Por un lado, Ron cuenta cómo en sus años como soldado, se había topado con un planeta inhóspito junto a su tropa. Decidieron descender en este, viendo que el lugar estaba bien cuidado y era imposible que nadie viviese ahí. Son atacados por un habitante, al cual matan sin problema, y encuentran en su cadáver un curioso signo representando una pirámide invertida. Uno de los reclutas reconoce dicho signo y asegura que tiene relación con los dioses y una raza guardiana de los mismos. Se mofan de él y sus conspiraciones místicas, y siguen adelante con la intención de acabar con aquellos seres.

Gracias a su olor, los encuentran, sin embargo, son más duros de matar de lo que hubieran pensado, y Ron terminó siendo el único sobreviviente de su tropa. Había pensado que lo matarían, pero lo dejaron huir justo luego de que se había resignado a su muerte, únicamente destruyeron su nave. Pasó un tiempo largo sobreviviendo en el planeta, y se dio cuenta de lo duro y salvaje que era ese lugar. Un día, los habitantes del planeta lo encontraron. Al principio, Ron pensó que lo atacarían, pero fue llevado a una cueva infiltrada entre la vegetación, donde pudo ver la habitación donde se realizaban los rituales y comprender la existencia de los dioses, y junto a lo que había aprendido en el planeta, darse cuenta de la magnitud de la situación. "Creí que había entendido todo, hasta que lo vi. Con eso, el rompecabezas estaba completo; estaba en lo cierto, todos nos habíamos vuelto débiles, y nuestro universo se encontraba condenado por eso, pero existía una salida, y la tenía frente a mí. Dediqué el resto de mi vida a buscar a la persona indicada; gané una mala reputación por eso, todos comenzaron a creer que mi viaje me había hecho perder la cordura y me vi obligado a dejar el servicio varias veces."

Símbolo de pirámide invertida.

En contraste, se mostraría el presente, donde Farnat pasa sus días tratando de superar las adversidades de aquel planeta, dándose cuenta con el paso del tiempo que la naturaleza del mismo parece ir en su contra. Sería atacado por criaturas superiores a los monstruos de su hogar, y el clima lo pondría a prueba nuevamente, esto sumado a que la falta de alimentos vegetales lo obligarían a cazar y gastar energías con regularidad, y dejar de hacerlo por ciertos periodos para recuperar fuerzas o evitar una sobreexplotación de recursos. No podía quedarse demasiado tiempo en un lugar por temor a ser atacado mientras dormía, así que estaba en constante movimiento.

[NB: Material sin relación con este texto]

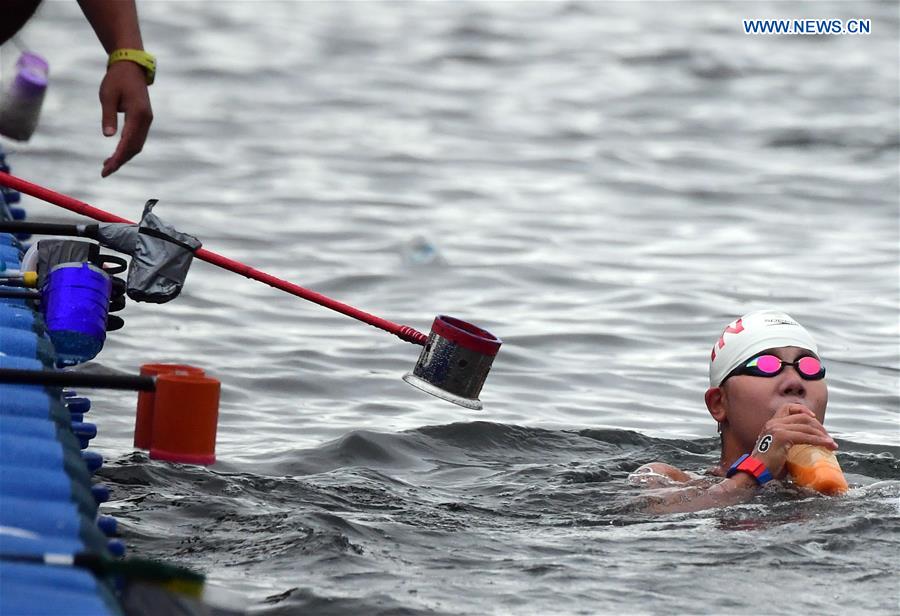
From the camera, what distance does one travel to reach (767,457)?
5.59 meters

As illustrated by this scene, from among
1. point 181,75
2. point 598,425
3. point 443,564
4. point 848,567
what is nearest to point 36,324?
point 443,564

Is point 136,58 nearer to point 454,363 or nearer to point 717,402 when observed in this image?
point 454,363

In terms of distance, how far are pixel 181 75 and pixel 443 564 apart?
1649cm

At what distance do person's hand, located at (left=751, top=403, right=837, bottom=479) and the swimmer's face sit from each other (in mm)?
202

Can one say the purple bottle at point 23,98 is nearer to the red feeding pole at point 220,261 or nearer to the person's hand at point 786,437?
the red feeding pole at point 220,261

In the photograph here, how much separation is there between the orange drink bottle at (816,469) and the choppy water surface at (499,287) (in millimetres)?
96

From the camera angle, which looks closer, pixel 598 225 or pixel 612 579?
pixel 612 579

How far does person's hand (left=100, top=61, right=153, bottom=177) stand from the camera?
5199 millimetres

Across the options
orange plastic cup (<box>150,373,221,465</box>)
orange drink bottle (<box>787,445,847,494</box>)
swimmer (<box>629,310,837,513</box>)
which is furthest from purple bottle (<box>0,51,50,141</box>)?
orange drink bottle (<box>787,445,847,494</box>)

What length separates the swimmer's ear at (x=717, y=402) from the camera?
245 inches

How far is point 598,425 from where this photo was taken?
7.87 meters

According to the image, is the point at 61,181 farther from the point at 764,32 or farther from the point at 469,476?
the point at 764,32

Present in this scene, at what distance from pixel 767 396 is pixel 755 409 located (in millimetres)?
69

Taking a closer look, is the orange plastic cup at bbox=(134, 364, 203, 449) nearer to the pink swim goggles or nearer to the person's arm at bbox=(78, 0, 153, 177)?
the person's arm at bbox=(78, 0, 153, 177)
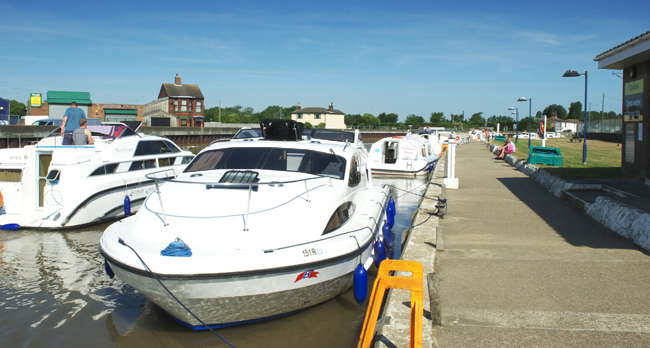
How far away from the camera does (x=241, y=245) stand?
489cm

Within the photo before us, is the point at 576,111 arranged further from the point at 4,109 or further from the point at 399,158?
the point at 4,109

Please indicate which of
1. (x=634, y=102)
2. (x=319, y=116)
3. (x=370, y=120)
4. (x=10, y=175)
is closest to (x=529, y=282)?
(x=634, y=102)

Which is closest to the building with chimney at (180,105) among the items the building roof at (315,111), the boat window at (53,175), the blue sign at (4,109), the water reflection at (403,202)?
the blue sign at (4,109)

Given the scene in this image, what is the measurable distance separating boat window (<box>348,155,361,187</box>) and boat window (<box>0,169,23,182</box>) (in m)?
7.84

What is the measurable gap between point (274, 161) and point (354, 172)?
143 cm

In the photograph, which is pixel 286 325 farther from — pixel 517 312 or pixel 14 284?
pixel 14 284

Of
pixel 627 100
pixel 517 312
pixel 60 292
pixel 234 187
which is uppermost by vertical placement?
pixel 627 100

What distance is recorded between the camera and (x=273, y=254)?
15.5ft

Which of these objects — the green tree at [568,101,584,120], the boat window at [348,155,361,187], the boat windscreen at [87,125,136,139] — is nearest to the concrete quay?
the boat window at [348,155,361,187]

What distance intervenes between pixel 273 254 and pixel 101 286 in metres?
3.72

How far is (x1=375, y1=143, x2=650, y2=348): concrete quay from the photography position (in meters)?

Estos eventos lo llevaron a la misma cueva que antes vio su maestro, y comenzaron un ritual de fuego donde su pecho fue traspasado profundamente por un cuchillo, formando tres marcas que representarían una pirámide invertida. Posterior, la agonía emergería en el singani, y es ahí donde el ritual daría inicio. No era solo el dolor, sino voces resonando en su cabeza, imágenes sin sentido pasaban una detrás de otra, solo para incrementar su tormento.

Farnat se dio cuenta de que los Guardianes habían desaparecido, y deduce que se debe a que ya habían cumplido con su labor, y pensó lo mismo de su maestro, quien tan prolongada vida había tenido. Allí se reencuentra con su hermano, y se pone al día con este; pese a tratar de ser sincero, el semidiós se encontraba incómodo y perdido, omitiendo detalles importantes. Fue al lugar donde el ejército festejaba sus victorias.